For those of you who can and I know it’s tough out here for a lot of us, let’s keep lifting up our colleague who could still use our support with her partner’s chronic health challenges and of course Les’s endometriosis support and resource platform endoQueer as it embarks on its first major fundraiser to provide more support for LGBTQIA+ folks to navigate the health care system
Project N95 is an amazing source of masks for everything that’s in the air that we have no business breathing and other testing and air purification equipment, at reasonable prices, that also go into helping distribute those supplies in communities that need them. Also, check into your community’s mask distribution services if you have them. I’m also adding a link for the Entertainment Community Fund and for those in WGA and SAG-AFRA to have relief while they take necessary action to get the funding they deserve for being one of the few industries that can’t be erased (at least for now).

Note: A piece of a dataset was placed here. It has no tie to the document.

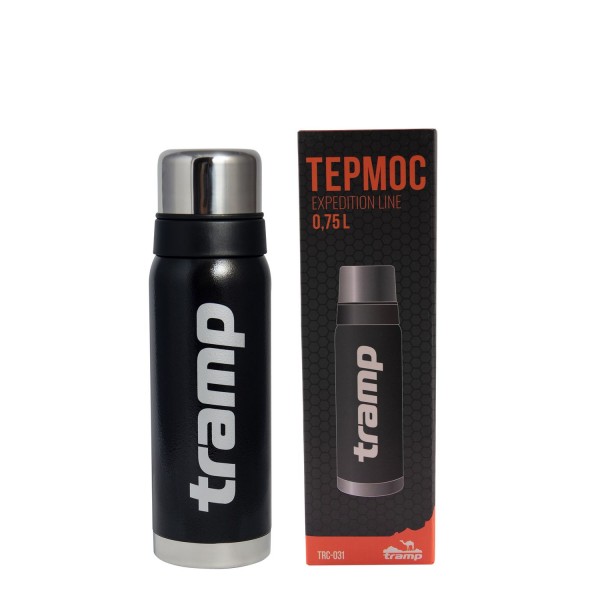 Термос Tramp Expedition Line 0,75 л чорний UTRC-031-black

And yes, my yarn-related fundraisers are still going strong, as they too see the value in community uplift and mutual aid. We are directly supporting LolaBean Yarn Co. and Dye Hard Yarns, two amazing yarn stores run by Black women that are fundraising to expand their physical equipment and footprint, and Knit the Rainbow, a group that works to ensure that knitwear is donated to LGBTQIA+ youth, and raises awareness of queer/trans folks in the yarn and fiber space, is still ongoing.
This is how we as planners and makers can practice solidarity and uplift community groups. If not these campaigns, please find some that are closest to you. I also assume that you do have the financial means to do so as planners, but I know things can be tough for us. But solidarity is free and that starts with speaking up and sharing when you can.